--- GIVEN REQUEST ---
Copy the records below character for character, from their first line down to and including the line that contains "60L32 83H66L80 69V43L69".

........

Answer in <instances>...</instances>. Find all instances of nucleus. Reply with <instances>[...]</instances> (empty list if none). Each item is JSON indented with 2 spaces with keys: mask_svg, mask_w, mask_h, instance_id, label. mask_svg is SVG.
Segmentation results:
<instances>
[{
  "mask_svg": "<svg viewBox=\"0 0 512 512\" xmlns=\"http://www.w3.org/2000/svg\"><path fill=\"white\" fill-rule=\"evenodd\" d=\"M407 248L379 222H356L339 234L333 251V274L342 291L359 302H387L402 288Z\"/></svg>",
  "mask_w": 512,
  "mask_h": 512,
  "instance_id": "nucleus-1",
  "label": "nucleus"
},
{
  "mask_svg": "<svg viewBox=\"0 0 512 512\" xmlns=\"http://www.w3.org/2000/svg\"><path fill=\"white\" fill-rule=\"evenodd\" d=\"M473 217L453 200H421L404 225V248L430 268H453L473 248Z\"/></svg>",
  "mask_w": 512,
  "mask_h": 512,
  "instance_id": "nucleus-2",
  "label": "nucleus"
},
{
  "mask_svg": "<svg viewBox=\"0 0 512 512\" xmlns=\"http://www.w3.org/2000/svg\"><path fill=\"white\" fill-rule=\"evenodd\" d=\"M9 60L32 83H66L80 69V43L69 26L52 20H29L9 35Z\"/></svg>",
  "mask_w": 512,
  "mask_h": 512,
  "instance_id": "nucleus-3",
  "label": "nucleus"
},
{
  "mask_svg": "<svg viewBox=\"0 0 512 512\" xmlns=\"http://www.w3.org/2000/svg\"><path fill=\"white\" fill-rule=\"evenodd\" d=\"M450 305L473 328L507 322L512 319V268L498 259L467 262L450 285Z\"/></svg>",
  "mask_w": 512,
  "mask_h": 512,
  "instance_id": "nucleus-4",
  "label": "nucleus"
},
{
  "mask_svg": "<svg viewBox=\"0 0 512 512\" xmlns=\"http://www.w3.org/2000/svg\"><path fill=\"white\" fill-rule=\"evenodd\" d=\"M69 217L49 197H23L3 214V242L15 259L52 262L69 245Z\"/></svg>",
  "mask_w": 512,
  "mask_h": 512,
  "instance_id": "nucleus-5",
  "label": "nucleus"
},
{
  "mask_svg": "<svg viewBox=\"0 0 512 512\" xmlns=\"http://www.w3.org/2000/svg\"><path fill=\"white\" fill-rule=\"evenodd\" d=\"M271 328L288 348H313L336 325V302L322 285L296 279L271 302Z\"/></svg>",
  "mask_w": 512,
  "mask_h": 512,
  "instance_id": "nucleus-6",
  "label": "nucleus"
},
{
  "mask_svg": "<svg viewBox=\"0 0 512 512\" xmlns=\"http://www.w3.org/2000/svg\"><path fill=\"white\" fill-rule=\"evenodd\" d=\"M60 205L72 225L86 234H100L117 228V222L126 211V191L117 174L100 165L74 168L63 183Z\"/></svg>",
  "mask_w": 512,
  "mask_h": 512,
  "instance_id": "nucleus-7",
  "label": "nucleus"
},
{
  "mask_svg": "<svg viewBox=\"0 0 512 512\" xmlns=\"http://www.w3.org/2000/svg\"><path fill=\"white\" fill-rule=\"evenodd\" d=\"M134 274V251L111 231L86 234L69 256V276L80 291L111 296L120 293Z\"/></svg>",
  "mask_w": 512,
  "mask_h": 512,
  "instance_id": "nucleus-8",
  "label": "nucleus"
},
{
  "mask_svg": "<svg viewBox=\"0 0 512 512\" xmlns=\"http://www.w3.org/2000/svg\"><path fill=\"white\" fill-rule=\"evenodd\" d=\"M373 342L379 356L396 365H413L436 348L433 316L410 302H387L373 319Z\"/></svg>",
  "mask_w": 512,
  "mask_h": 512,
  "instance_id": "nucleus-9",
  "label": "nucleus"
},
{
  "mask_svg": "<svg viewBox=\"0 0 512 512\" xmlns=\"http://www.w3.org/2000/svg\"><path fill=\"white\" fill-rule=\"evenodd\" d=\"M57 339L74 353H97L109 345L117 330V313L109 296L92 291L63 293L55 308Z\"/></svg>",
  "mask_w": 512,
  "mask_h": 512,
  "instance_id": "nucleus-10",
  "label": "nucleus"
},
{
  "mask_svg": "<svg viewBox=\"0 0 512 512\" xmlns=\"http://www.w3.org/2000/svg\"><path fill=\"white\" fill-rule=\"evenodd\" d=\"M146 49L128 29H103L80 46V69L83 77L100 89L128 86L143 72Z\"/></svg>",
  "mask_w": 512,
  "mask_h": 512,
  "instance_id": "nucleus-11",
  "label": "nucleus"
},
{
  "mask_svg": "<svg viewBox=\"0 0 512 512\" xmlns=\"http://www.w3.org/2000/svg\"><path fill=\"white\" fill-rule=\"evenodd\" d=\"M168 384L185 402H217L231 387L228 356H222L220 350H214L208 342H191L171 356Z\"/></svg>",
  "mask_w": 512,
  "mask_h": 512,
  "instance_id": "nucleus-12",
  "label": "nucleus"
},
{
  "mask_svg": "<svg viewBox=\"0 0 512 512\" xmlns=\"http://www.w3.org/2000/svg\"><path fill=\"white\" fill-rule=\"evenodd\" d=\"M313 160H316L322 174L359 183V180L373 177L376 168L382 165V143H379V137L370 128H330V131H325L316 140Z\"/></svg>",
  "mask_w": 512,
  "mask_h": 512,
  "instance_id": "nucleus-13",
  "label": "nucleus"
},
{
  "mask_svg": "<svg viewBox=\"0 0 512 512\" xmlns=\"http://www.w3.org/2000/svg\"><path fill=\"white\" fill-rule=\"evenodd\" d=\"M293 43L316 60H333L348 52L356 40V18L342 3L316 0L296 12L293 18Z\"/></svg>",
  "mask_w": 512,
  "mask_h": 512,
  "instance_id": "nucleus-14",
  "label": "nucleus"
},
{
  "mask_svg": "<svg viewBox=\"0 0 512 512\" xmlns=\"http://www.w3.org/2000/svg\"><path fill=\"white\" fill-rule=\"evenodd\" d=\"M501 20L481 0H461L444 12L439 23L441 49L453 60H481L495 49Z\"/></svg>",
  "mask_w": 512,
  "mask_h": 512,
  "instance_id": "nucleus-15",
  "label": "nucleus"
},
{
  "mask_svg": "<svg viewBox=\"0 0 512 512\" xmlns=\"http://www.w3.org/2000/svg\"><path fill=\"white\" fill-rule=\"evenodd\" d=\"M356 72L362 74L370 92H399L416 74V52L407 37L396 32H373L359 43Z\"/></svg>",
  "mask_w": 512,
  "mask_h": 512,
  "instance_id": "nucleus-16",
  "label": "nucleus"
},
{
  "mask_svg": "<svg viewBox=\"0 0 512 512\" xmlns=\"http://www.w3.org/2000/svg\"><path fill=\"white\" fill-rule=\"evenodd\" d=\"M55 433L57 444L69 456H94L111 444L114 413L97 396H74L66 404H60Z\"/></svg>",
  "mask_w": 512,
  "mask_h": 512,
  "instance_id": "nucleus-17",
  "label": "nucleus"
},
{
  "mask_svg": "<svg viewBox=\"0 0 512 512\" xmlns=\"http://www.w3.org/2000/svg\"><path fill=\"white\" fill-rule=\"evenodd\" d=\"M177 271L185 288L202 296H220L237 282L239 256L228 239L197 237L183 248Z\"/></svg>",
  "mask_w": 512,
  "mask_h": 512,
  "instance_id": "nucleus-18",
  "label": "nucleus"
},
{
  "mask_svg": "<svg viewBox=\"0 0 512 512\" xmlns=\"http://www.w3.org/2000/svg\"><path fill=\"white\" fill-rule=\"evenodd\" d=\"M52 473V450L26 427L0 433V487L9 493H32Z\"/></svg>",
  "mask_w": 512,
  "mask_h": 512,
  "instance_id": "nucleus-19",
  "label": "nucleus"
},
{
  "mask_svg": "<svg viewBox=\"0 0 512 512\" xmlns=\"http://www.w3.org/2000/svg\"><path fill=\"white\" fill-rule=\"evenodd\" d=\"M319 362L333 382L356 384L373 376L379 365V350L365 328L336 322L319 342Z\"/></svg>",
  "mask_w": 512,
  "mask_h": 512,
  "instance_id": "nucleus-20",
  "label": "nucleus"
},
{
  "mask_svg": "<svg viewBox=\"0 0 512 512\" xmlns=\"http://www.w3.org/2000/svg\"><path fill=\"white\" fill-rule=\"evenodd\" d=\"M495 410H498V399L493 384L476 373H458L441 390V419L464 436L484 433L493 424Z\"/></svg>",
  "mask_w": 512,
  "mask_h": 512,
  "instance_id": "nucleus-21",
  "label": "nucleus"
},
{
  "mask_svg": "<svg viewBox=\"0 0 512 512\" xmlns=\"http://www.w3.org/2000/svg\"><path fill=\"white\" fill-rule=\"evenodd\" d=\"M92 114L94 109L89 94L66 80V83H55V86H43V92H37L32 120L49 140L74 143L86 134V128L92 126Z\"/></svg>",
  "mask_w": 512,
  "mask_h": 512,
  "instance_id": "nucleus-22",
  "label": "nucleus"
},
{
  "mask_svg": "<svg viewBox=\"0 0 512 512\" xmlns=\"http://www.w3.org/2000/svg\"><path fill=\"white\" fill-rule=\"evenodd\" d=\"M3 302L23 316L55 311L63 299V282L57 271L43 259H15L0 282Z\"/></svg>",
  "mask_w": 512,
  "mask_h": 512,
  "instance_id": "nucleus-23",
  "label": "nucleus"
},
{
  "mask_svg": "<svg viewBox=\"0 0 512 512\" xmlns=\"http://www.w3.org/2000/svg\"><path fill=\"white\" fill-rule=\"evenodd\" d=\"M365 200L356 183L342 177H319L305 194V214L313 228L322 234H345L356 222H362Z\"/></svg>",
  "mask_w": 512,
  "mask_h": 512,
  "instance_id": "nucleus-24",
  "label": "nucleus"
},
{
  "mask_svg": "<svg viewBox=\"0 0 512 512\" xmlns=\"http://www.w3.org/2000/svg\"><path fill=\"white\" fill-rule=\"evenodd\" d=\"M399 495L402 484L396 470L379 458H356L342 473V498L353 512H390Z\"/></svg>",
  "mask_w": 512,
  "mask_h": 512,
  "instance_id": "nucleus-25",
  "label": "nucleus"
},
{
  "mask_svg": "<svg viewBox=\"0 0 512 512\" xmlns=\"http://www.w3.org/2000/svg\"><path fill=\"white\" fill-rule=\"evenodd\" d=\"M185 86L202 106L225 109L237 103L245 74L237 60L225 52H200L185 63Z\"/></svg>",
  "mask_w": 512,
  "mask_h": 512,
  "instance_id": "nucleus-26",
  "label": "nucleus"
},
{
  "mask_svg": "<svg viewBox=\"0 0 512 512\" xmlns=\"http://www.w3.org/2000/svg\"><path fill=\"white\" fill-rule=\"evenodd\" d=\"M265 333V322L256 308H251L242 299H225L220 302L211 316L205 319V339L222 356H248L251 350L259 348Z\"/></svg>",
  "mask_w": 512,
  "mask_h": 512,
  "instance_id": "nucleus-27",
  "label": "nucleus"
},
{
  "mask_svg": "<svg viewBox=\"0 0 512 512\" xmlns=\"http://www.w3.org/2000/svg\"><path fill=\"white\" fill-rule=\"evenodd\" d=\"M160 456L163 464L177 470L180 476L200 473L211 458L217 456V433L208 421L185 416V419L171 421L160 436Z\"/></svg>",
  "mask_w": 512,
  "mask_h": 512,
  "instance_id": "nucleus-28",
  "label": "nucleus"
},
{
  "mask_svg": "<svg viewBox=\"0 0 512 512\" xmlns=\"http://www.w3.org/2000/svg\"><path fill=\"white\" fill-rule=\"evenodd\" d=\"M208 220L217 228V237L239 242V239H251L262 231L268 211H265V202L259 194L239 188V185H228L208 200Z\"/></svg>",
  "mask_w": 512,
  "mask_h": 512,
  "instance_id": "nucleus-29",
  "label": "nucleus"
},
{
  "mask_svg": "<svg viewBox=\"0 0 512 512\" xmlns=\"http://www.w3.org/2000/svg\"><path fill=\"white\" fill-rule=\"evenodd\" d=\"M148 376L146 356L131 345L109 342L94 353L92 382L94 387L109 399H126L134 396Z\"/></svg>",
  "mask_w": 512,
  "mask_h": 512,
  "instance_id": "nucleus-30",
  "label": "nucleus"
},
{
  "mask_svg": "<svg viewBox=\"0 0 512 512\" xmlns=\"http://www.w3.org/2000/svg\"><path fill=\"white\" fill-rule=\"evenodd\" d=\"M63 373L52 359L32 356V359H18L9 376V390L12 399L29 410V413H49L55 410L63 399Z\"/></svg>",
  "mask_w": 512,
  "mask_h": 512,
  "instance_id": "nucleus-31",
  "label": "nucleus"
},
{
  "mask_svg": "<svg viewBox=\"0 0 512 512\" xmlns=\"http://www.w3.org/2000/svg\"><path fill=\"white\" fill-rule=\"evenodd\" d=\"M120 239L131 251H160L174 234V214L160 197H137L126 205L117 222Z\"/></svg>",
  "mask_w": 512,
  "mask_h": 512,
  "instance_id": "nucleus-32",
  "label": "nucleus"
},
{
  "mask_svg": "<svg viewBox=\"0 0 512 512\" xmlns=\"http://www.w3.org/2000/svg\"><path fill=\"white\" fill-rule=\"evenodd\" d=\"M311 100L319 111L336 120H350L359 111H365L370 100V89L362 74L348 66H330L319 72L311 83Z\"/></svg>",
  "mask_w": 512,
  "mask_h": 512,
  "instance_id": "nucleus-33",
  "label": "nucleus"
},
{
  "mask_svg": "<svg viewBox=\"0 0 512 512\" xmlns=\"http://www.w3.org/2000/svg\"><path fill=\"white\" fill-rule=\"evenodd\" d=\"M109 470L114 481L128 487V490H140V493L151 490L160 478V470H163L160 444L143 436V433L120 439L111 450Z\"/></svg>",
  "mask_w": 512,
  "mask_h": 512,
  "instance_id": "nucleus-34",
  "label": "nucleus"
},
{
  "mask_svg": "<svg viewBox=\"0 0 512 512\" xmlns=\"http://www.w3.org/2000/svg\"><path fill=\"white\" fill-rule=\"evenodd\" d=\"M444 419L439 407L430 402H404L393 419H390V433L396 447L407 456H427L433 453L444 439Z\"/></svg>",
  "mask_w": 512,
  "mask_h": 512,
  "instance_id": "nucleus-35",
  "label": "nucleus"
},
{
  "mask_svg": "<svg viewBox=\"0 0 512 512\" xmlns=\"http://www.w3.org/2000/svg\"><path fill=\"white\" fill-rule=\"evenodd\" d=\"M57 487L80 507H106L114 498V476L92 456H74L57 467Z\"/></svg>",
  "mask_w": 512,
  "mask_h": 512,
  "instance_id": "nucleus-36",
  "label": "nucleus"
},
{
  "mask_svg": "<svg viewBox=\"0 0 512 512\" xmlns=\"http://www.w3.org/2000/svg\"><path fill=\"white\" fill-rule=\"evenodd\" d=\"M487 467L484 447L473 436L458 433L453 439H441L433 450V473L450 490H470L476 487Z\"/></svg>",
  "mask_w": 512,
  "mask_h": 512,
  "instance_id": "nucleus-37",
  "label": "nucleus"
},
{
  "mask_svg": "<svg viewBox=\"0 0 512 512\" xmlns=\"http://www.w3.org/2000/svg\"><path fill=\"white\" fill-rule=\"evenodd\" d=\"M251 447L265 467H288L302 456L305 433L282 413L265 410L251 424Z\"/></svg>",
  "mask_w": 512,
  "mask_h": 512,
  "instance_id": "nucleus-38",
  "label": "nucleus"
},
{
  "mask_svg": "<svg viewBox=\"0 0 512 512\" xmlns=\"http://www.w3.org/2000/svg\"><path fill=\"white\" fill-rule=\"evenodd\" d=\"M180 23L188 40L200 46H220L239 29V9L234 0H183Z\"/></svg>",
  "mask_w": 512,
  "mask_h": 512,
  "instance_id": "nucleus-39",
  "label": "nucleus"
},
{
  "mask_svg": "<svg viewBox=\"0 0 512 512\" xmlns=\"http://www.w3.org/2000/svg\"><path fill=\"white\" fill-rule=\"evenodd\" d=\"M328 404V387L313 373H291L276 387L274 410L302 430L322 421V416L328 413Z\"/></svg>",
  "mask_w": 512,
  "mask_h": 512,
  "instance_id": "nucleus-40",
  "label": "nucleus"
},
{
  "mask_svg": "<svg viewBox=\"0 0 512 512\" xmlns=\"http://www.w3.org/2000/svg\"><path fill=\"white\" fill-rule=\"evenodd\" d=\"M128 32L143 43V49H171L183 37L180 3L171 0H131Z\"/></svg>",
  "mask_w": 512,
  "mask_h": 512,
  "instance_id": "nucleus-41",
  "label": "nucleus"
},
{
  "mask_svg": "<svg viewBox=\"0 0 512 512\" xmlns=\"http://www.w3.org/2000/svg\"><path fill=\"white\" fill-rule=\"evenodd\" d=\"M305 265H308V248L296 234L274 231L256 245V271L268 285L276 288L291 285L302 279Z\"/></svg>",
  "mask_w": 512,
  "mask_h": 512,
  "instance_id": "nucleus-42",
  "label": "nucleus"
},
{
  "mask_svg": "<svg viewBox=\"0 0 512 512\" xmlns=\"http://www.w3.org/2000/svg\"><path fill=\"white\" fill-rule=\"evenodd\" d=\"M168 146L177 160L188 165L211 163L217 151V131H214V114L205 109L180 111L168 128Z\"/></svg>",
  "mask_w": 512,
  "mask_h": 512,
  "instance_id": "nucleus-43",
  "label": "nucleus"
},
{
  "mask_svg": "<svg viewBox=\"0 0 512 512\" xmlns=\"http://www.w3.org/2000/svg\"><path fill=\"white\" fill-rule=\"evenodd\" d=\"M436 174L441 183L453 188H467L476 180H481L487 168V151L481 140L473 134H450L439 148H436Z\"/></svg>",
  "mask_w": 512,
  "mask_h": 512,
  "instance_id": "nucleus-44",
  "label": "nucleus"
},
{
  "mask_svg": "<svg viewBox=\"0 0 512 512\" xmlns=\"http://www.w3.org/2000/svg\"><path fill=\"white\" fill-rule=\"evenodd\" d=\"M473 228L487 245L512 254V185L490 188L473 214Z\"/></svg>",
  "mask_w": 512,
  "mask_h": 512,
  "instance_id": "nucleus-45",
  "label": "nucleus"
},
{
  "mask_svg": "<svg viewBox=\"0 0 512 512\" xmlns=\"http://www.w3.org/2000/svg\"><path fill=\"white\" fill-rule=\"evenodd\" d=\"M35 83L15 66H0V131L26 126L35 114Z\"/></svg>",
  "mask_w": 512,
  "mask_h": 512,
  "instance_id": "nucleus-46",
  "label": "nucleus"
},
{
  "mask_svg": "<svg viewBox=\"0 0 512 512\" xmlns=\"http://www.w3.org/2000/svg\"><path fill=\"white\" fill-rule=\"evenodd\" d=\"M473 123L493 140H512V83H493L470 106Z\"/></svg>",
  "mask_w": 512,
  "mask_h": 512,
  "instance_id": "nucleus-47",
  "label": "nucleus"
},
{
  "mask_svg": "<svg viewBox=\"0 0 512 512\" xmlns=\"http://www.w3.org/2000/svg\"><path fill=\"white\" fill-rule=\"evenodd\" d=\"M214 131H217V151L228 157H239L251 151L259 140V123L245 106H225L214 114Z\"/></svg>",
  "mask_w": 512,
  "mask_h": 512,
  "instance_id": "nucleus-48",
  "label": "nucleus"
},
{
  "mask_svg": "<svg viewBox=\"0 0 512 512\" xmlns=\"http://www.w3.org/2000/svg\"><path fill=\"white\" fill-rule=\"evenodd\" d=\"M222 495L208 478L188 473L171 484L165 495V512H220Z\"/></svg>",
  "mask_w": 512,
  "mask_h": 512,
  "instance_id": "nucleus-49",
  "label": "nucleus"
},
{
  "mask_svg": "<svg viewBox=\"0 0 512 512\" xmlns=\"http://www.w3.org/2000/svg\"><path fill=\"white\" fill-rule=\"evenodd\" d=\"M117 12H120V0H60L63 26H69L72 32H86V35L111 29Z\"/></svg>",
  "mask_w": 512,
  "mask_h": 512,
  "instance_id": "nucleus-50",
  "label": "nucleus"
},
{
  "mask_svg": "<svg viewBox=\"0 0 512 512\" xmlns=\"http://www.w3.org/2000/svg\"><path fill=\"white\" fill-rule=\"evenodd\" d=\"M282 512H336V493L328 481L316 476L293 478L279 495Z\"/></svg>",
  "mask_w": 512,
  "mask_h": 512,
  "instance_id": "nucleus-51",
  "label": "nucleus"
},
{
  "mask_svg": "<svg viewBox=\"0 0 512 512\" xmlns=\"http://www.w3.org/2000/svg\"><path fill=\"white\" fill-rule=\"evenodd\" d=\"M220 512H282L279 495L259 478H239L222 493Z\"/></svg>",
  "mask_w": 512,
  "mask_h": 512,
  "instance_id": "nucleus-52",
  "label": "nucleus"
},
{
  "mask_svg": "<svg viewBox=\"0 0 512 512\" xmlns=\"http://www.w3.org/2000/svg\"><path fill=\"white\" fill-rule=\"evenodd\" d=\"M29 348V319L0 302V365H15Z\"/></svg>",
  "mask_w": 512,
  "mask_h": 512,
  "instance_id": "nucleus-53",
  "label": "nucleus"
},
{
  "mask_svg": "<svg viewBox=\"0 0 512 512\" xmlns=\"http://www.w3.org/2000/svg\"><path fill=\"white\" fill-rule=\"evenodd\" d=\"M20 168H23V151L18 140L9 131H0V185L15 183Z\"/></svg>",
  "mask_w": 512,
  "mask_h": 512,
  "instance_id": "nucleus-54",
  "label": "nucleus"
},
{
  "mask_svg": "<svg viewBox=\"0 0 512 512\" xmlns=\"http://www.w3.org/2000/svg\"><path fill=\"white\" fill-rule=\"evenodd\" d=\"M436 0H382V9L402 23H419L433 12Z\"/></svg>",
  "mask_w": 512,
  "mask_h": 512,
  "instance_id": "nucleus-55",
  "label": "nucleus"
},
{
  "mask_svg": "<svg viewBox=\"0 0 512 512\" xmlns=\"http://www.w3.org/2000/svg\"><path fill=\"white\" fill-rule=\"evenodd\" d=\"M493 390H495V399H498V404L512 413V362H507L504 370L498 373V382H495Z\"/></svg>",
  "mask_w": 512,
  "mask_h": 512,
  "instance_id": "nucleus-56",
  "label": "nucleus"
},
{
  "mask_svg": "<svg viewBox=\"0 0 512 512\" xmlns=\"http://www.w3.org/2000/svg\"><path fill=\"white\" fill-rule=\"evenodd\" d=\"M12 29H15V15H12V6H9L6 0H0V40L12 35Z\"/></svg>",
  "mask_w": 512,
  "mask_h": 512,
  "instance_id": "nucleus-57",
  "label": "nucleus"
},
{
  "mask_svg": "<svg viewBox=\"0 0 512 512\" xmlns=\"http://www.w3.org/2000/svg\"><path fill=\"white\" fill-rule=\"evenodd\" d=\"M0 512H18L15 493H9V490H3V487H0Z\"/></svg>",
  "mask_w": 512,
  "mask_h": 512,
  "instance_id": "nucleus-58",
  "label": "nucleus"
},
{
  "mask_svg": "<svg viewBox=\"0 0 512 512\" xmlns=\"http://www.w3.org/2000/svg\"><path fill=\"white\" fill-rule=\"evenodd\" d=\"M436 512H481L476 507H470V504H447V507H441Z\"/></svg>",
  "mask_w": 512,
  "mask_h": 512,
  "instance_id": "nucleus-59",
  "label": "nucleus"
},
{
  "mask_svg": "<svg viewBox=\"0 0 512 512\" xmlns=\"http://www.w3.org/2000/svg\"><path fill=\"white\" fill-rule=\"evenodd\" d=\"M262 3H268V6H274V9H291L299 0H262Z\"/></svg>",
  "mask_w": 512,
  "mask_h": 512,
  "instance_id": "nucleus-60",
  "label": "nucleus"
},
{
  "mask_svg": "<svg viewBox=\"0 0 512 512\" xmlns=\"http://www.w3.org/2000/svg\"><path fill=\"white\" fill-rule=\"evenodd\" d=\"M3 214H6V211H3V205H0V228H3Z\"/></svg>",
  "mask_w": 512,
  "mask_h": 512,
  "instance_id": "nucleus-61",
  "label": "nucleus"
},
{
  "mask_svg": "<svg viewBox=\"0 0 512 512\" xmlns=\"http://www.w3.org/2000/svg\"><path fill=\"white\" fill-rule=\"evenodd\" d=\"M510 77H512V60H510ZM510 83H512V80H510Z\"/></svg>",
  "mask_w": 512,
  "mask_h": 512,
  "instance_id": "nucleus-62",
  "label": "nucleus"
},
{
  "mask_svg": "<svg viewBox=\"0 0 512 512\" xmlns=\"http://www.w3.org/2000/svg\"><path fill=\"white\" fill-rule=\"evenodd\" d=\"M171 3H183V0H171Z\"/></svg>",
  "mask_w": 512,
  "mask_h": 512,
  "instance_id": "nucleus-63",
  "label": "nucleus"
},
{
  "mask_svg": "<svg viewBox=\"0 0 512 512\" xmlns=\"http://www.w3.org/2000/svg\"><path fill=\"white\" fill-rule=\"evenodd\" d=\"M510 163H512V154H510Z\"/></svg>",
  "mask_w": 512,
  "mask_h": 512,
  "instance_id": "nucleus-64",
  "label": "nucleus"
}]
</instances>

........

--- FULL RESPONSE ---
Answer in <instances>...</instances>. Find all instances of nucleus. Reply with <instances>[...]</instances> (empty list if none). Each item is JSON indented with 2 spaces with keys: mask_svg, mask_w, mask_h, instance_id, label. mask_svg is SVG.
Segmentation results:
<instances>
[{
  "mask_svg": "<svg viewBox=\"0 0 512 512\" xmlns=\"http://www.w3.org/2000/svg\"><path fill=\"white\" fill-rule=\"evenodd\" d=\"M407 248L379 222H356L339 234L333 251V274L342 291L359 302H387L402 288Z\"/></svg>",
  "mask_w": 512,
  "mask_h": 512,
  "instance_id": "nucleus-1",
  "label": "nucleus"
},
{
  "mask_svg": "<svg viewBox=\"0 0 512 512\" xmlns=\"http://www.w3.org/2000/svg\"><path fill=\"white\" fill-rule=\"evenodd\" d=\"M473 217L453 200H421L404 225V248L430 268H453L473 248Z\"/></svg>",
  "mask_w": 512,
  "mask_h": 512,
  "instance_id": "nucleus-2",
  "label": "nucleus"
},
{
  "mask_svg": "<svg viewBox=\"0 0 512 512\" xmlns=\"http://www.w3.org/2000/svg\"><path fill=\"white\" fill-rule=\"evenodd\" d=\"M9 60L32 83H66L80 69V43L69 26L52 20H29L9 35Z\"/></svg>",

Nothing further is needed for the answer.